GIVEN INSTRUCTION: Copy each of the entries below word for word, omitting the pictures.

↓

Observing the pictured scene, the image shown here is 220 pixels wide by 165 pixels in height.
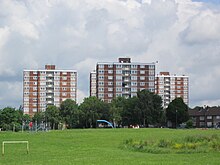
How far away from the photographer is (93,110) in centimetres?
15650

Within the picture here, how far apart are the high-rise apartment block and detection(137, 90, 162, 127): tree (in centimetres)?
3372

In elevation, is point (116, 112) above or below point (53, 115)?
above

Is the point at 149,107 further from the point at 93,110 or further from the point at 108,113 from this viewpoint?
the point at 93,110

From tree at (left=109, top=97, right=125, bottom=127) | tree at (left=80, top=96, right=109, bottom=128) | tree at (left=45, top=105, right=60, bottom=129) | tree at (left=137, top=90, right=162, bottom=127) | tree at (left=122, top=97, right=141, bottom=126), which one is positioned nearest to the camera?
tree at (left=137, top=90, right=162, bottom=127)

↑

ANSWER FOR THE TASK:
Observing the pictured scene, the image shown here is 220 pixels wide by 165 pixels in height.
How far away from the photographer is (93,110) in centimetres?
15650

Within the picture here, how far apart are the high-rise apartment block and detection(137, 90, 162, 127): tree (in centimetres)?
3372

In elevation, is point (116, 112) above or below point (53, 115)?
above

Is the point at 149,107 further from the point at 93,110 or further from the point at 108,113 from this viewpoint?
the point at 93,110

From tree at (left=109, top=97, right=125, bottom=127) | tree at (left=80, top=96, right=109, bottom=128) | tree at (left=45, top=105, right=60, bottom=129) | tree at (left=137, top=90, right=162, bottom=127) | tree at (left=122, top=97, right=141, bottom=126), which one is positioned nearest to the camera?
tree at (left=137, top=90, right=162, bottom=127)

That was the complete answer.